-- Work to be completed --
Count how many lines of the records below contain the word "image". Reply with that number alone.

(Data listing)
>>>

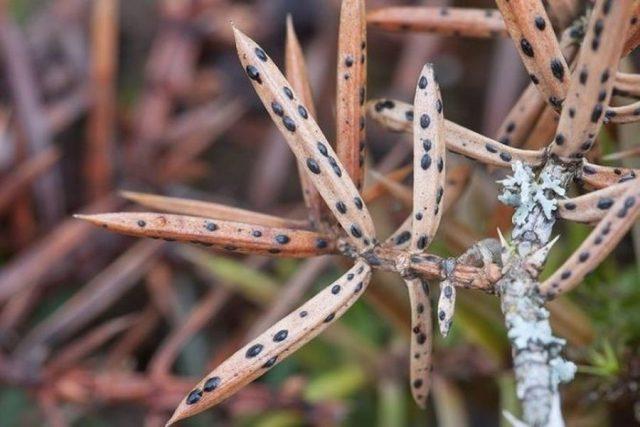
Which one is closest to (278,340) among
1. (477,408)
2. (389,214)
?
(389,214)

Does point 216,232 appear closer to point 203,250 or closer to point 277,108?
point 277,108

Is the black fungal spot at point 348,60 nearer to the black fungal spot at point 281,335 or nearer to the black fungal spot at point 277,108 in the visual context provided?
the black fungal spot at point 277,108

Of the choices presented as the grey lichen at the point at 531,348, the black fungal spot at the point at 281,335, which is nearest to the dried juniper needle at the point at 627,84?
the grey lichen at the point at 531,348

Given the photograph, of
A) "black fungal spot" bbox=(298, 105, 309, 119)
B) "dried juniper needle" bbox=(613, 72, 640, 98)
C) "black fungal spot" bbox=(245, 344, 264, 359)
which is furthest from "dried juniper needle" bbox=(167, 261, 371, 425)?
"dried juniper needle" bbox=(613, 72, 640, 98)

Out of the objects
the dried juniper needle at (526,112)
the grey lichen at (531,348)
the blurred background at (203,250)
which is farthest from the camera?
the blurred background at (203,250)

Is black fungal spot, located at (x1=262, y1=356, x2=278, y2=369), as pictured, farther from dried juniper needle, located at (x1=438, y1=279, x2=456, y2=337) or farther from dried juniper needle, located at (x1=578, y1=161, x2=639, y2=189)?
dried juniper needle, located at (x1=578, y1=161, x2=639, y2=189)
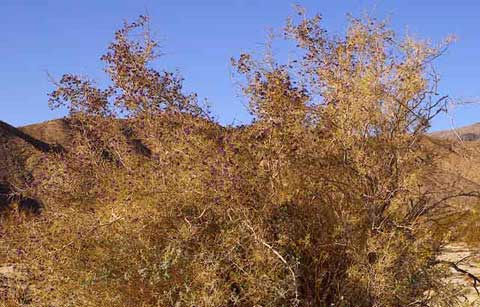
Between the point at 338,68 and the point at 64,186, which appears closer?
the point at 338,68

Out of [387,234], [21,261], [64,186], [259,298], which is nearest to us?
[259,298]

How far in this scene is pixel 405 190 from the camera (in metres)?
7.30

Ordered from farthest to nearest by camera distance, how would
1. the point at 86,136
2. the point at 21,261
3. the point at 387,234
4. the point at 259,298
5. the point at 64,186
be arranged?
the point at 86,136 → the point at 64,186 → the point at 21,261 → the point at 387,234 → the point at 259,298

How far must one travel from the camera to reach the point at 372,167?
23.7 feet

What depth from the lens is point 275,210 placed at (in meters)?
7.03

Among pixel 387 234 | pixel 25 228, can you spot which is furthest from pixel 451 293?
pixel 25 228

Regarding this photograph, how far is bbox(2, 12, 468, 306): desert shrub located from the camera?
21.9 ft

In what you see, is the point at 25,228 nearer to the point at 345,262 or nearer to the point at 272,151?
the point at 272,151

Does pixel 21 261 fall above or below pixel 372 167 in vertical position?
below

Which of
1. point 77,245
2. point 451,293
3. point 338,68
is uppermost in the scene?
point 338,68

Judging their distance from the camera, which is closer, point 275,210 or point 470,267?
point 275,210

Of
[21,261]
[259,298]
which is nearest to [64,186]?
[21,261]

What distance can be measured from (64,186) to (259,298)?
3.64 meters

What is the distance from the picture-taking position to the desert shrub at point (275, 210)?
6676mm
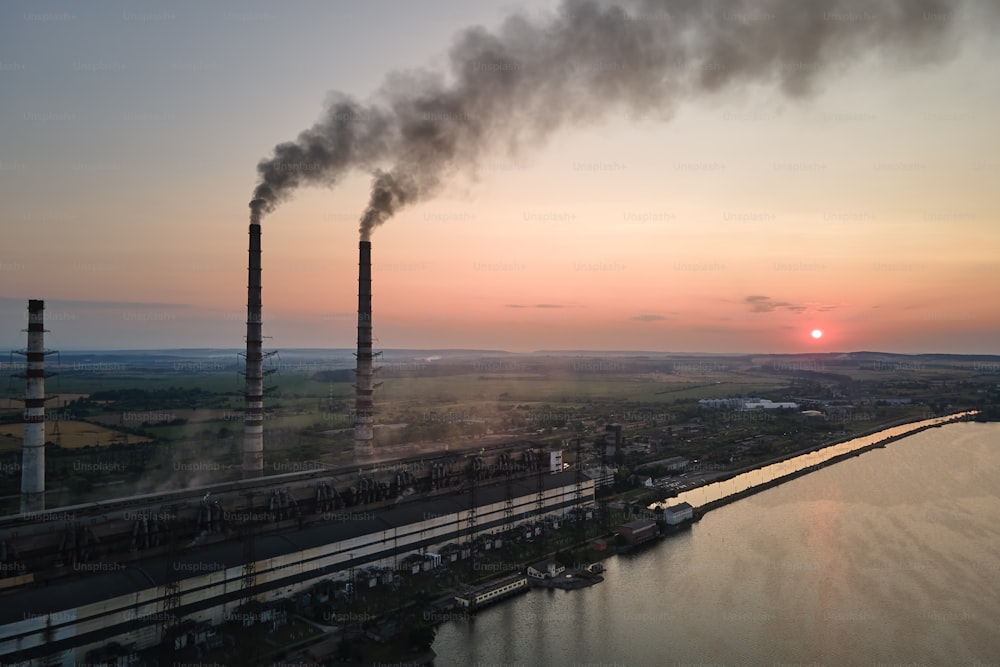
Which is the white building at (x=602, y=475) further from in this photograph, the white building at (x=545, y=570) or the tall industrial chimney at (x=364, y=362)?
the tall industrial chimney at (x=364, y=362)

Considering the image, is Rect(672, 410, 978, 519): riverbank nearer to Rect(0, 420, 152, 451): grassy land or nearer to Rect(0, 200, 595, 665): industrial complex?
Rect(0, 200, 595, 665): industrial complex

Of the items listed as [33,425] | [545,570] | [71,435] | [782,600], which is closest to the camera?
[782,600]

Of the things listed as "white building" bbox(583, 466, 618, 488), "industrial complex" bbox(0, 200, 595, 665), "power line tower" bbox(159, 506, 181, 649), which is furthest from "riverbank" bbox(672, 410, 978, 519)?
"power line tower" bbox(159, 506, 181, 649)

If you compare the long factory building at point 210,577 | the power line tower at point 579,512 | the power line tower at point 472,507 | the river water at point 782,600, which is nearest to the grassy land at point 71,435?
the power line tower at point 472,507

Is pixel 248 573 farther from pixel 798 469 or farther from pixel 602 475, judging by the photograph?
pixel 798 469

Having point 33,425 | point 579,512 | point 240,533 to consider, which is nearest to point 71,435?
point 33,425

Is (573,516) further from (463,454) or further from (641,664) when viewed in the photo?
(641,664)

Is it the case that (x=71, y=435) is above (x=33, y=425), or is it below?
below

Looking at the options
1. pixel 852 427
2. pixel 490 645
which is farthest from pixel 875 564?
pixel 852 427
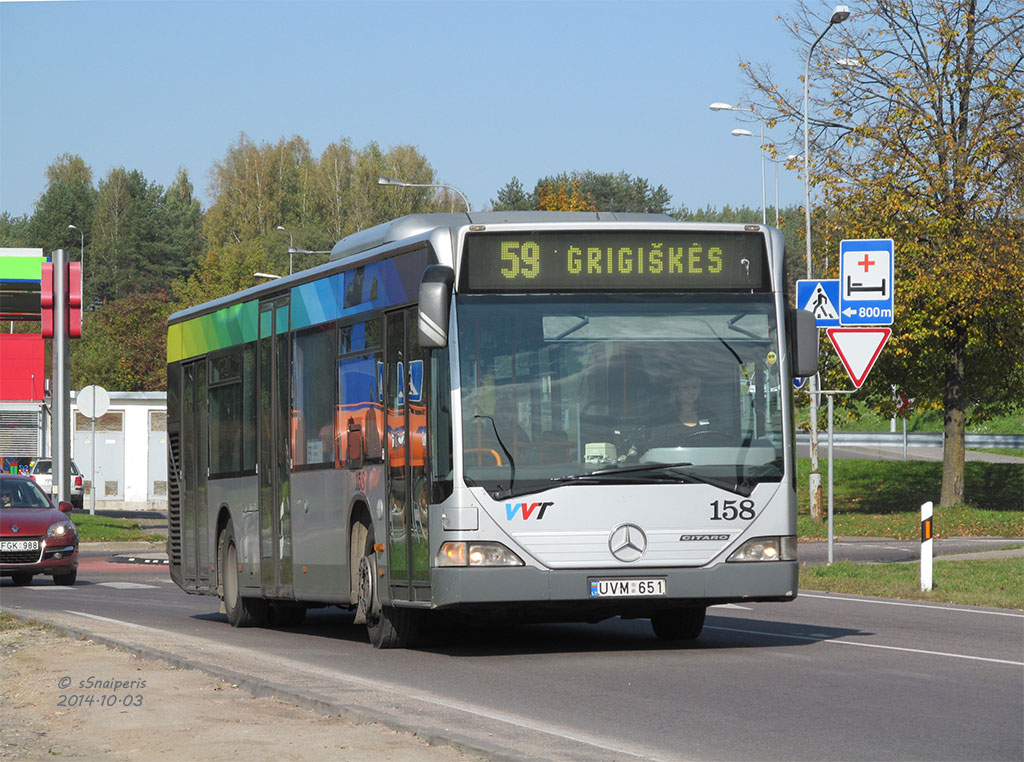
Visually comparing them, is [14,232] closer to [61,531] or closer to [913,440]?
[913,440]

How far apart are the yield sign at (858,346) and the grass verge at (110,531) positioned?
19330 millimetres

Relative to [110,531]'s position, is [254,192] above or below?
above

<<<
>>>

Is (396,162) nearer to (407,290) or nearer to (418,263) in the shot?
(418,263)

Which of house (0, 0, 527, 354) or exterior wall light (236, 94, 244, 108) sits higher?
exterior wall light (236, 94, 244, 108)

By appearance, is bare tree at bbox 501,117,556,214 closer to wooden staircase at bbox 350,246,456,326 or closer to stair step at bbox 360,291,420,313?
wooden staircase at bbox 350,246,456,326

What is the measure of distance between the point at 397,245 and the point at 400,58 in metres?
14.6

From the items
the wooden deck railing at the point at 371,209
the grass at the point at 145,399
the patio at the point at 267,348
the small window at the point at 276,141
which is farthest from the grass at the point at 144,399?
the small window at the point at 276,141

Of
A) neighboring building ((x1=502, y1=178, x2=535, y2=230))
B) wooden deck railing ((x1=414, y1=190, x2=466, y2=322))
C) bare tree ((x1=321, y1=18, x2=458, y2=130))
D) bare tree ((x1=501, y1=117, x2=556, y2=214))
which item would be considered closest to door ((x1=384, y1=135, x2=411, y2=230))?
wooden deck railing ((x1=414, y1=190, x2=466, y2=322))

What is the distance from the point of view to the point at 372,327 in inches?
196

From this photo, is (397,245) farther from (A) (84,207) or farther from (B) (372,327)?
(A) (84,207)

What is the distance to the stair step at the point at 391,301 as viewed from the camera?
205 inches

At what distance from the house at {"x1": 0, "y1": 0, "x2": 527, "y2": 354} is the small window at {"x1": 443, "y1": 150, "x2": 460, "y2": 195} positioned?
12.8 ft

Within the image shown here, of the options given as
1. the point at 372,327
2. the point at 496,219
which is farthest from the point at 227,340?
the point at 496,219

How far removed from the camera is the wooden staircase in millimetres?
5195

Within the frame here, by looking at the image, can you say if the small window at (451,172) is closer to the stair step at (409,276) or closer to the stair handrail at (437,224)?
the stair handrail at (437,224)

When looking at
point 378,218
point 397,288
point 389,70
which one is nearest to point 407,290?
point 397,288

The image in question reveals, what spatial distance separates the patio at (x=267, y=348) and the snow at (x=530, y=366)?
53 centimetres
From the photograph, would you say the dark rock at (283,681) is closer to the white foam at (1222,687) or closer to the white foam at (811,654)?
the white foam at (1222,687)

<<<

-- Response --
4